Dataset records —
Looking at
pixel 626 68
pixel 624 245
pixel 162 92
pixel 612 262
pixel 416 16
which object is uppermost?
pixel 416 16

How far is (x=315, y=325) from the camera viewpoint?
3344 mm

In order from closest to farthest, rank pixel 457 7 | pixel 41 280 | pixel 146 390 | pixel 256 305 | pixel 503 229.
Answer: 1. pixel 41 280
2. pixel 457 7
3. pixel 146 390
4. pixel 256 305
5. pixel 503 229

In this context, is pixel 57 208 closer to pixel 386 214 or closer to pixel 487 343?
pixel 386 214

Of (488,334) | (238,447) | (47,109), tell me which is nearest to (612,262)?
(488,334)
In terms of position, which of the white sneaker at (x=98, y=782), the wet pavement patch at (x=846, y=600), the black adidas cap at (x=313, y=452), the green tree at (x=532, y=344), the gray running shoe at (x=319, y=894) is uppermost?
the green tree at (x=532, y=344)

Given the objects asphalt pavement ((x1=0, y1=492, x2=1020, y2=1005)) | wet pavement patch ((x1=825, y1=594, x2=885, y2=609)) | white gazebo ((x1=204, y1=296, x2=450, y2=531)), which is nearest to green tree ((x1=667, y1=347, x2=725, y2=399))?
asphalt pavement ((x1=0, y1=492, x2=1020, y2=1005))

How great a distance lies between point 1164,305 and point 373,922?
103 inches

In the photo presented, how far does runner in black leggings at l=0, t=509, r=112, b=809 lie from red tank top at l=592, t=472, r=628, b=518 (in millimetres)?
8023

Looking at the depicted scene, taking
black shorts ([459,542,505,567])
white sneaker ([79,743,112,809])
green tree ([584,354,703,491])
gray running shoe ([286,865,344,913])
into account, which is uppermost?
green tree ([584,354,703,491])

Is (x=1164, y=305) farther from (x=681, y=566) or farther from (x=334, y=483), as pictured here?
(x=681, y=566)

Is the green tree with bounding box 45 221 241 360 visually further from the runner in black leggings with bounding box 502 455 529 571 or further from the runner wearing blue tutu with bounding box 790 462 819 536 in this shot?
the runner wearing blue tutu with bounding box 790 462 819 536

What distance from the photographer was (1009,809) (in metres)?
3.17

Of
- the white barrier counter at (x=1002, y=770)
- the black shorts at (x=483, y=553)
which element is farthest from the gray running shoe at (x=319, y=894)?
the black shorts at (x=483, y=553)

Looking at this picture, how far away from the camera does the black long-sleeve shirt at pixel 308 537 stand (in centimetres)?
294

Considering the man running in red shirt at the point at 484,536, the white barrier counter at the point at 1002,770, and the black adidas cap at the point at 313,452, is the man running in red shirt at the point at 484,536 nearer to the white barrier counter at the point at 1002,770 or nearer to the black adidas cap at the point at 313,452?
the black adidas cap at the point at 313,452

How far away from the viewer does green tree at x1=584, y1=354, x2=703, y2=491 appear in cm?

Instruction —
State how many of the lines above contain the string "away", matching case exactly, and reply with the number alone.

Solved exercise —
2